## Try it
The whole listing, apart from its images, should be restated word for word.

====== Given material ======

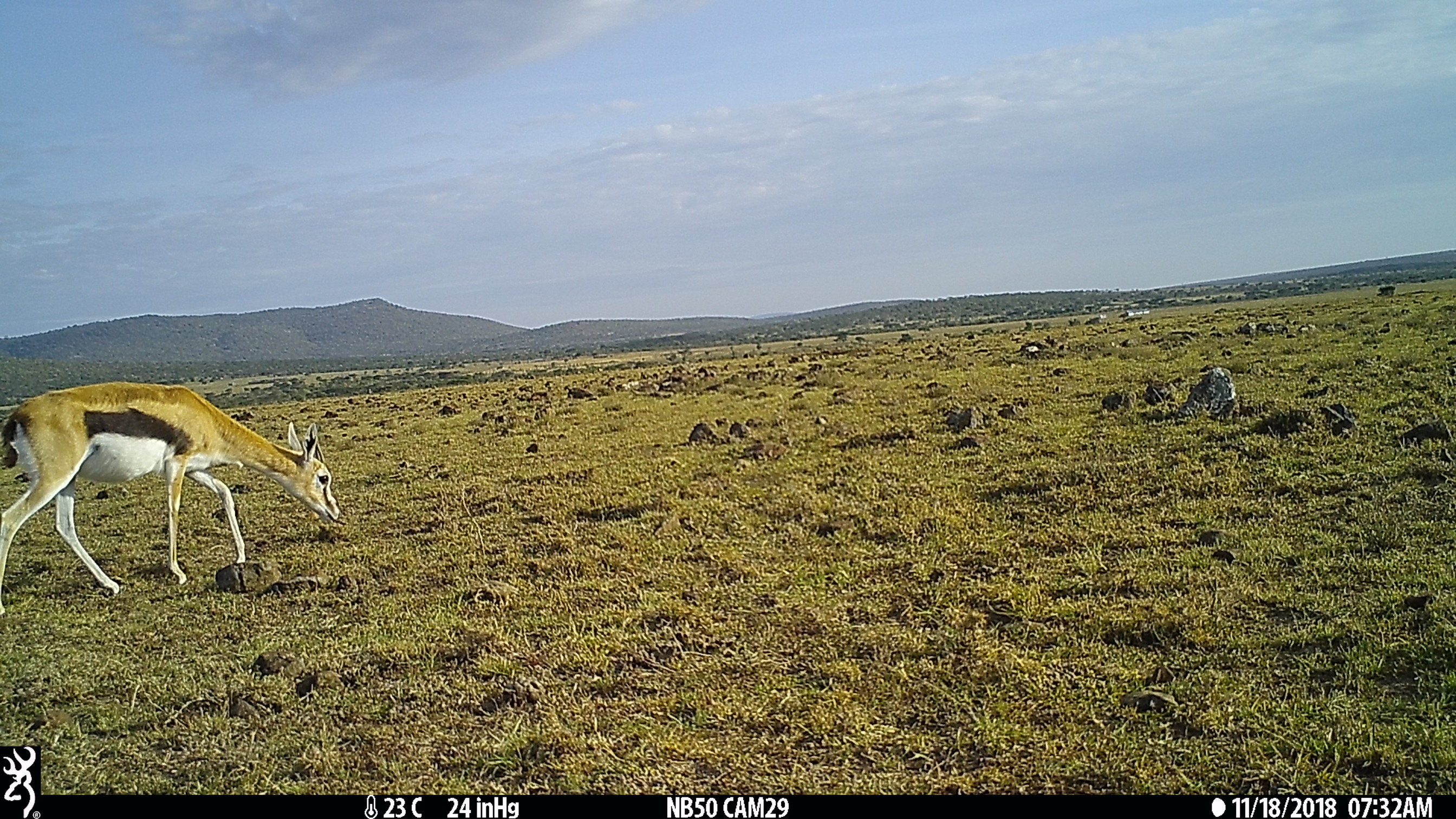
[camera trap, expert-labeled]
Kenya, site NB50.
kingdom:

======

## Exercise answer
[camera trap, expert-labeled]
Kenya, site NB50.
kingdom:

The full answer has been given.